** Start EXCERPT **

And IMO this new definition by the IAU is a strong step in that
direction. The old definition was very far from either of those goals.
We're just repeating our basic opinions here, it isn't advancing the
discussion any.
>> Based on how planets are generally accepted to form, though, I doubt
>> borderline cases are going to be particularly common in the universe.
>
> Too soon to tell; the definition should broad enough to cover these cases.
If you think we _don't_ have a pretty good idea of how planets form, why
is it a good idea to settle our definition of what a planet is _now_?
That would make it likely we'd wind up with more misclassifications just
like Pluto's.
Once again, we're repeating this particular point without adding
anything new to it.
> A good definition should not depend on, nor rely on, what is "seems" sombody
> had in mind. That's the point that Stern, Sykes, lots of other astronomers,
> and myself are making: there is no good way to define "clearing an orbit"
> which is why it is a bad criteria for planethood.
You've yet to point out the flaws in the Stern-Levison or Soter methods.
Just asserting over and over that they're "bad" is unconvincing.
> Round means spherical, as I have pointed out numerous times on this thread
> (see the links on `round' that I provided). Nearly round means nearly
> spherical and nearly spherical cannot cover the case of very oblate.
So I ask again, are a car's wheels round?
As Brett has been trying to explain to you, the parenthetical 'nearly
round' bit is intended to help explain the preceding 'hydrostatic
equilibrium' part for lay audiences. The hydrostatic equilibrium part is
the important part. If your concept of 'round' in this case conflicts
with the meaning of hydrostatic equilibrium, your concept of 'round' is
wrong. Not much else to this one.
That is ungrammatical as written. The brackets are misplaced as omitting
the parenthesised statement alters the sense of the statement. Square
brackets might be appropriate in that context; round brackets are wrong.
A man or woman [British] that fights for freedom.
Could be appropriate, if you were quoting from a longer statement and
that was implied in the original context. Square brackets are used for
editorial comments and inserting words required due to trimming context.

** End EXCERPT **
** Start SUPPLIED RECORDS **

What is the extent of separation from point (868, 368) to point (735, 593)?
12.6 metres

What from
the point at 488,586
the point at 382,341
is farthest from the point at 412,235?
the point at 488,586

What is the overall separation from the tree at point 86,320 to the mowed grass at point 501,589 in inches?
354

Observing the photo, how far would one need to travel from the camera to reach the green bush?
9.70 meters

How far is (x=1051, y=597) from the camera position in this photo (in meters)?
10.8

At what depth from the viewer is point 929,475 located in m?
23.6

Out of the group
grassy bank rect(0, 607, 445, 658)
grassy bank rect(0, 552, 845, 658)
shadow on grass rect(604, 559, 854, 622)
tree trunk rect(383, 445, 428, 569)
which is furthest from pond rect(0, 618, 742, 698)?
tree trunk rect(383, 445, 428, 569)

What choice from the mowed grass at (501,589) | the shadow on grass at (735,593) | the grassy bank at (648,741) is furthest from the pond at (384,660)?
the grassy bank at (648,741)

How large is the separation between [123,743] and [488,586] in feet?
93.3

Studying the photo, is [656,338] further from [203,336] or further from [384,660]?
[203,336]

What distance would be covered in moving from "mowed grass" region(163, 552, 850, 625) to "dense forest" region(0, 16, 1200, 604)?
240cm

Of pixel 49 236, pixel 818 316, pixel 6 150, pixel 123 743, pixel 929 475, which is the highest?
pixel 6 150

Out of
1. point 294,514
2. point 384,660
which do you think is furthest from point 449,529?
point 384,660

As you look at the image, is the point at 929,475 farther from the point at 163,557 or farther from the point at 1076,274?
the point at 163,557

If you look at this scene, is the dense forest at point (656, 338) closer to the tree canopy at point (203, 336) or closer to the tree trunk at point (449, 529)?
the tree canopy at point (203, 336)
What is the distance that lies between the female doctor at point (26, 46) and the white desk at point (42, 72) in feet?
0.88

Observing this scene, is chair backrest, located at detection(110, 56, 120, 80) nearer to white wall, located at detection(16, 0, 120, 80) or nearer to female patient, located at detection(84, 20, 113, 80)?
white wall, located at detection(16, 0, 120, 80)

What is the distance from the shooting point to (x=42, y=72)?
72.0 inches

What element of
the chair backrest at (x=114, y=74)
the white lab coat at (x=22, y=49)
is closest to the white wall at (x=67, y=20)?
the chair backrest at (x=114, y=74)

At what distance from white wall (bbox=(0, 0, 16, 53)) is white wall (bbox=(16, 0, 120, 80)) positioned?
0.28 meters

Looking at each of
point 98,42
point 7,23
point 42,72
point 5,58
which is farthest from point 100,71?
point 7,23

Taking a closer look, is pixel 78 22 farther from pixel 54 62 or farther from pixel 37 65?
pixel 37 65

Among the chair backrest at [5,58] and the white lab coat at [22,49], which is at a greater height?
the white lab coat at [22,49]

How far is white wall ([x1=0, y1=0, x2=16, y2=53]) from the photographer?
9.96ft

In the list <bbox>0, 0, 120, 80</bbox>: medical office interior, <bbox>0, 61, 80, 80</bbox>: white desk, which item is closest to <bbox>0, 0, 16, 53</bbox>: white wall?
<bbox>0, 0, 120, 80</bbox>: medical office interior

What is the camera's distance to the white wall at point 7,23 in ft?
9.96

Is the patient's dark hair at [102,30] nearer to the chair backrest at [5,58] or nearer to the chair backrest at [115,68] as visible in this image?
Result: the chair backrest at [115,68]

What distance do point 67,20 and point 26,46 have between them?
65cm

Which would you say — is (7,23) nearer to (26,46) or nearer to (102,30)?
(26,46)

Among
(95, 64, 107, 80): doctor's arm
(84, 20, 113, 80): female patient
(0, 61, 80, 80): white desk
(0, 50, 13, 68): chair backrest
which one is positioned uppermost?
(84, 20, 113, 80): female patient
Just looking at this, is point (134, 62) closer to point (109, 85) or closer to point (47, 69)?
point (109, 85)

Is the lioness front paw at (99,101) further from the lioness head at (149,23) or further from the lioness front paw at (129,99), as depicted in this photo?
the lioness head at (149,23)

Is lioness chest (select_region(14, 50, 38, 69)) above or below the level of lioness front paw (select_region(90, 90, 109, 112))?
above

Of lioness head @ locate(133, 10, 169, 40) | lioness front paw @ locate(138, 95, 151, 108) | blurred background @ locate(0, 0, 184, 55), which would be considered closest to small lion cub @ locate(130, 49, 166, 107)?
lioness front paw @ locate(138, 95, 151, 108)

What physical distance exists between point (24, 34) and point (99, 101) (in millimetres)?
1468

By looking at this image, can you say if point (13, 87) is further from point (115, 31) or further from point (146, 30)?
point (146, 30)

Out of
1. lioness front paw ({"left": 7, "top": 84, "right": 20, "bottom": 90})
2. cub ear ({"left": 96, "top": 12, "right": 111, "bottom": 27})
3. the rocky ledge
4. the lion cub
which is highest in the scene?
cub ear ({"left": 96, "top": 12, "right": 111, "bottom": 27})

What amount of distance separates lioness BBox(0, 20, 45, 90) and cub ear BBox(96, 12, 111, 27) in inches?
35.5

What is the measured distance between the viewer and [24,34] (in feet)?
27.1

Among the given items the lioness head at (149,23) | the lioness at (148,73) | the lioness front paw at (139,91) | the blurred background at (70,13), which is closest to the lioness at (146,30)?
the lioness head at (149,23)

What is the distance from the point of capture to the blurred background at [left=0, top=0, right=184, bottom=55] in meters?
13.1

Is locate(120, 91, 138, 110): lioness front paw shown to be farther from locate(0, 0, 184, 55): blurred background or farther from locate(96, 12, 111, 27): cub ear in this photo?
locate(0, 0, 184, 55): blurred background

** End SUPPLIED RECORDS **

> [ACTIONS TO TAKE]
**1)** Report how many lines of the listing contain the string "between", matching case exactly. Give only the number.
**2)** Write the next part of the planet-definition thread, picking up right after its last sentence.
The listing has no connection to the planet-definition thread.

> [WRITTEN RESPONSES]
**1)** 5

**2)**
>
> (b) has sufficient mass for its self-gravity to overcome rigid body
>forces so that it assumes a hydrostatic equilibrium (nearly round) shape.
>
>In this case "nearly round" is a qualifying requirement for the shape of the
>body in hydrostatic equilibrium.
No it is clearly explanatory. You are talking utter bollocks as is
entirely clear from the context.
In any event a body in hydrostatic equilibrium is nearly round, by some
not unusual senses of the word round. Saturn is round if you measure
round the equator and round can include spheroid bodies anyway. Round
can include circles and wheels, both of which are far further from
spherical than Saturn.
>
> (b) has sufficient mass for its self-gravity to overcome rigid body
>forces so that it assumes a hydrostatic equilibrium, nearly round, shape.
>
>So there is clearly a conflict between the IAU's definition of a planet and
>its listing of Saturn as a planet (unless the IAU says that 12% oblateness
>is "nearly round"). Please note how I used the parenthetical in that last
>sentence.
You really are an idiot aren't you?
You used the parenthetical for a comment that could be omitted. It is
clarifying statement not a restrictive one, specifying what your
(manifestly ill-founded) objection to classifying Saturn as a planet
under the IAU definition is. The sentence already states that you have
an objection.
The IAU, by implication, does count Saturn as nearly round as it lists
it in the footnotes as a planet.
>>>>>>>It should be called a planet. Pluto, for example, has polar
>>>>>>>caps, an atmosphere, seasons, three moons, and interesting
>>>>>>>geological activity at its surface.
>>>>>>
>>>>>> Being interesting does not make it a planet. Comets also have
>>>>>> atmospheres sometimes very big atmospheres. Pluto looks to be a
>>>>>> gargantuan comet.
>>>>>
>>>>>Again, the nomenclature should cover everything that is bound to be out
>>>>>there. Pluto looks nothing like a "gargantuan comet".
>>>>>
>>>>
>>>> Actually it does, it appears to have been formed from the same bit
So far it hasn't posed much of a problem, primarily icy bodies from the
outer solar system are comets while rocky or metallic inner system
bodies are asteroids. A few are officially classified as both, Chiron
for example.
The class of comet was originally defined based on their behaviour in
the inner solar system, forming comas and tails &c. without knowledge of
structure, origin or composition. The behaviour happens to derive from
the composition so the composition is a key part of the definition.
Asteroids are basically debris which doesn't show cometary behaviour.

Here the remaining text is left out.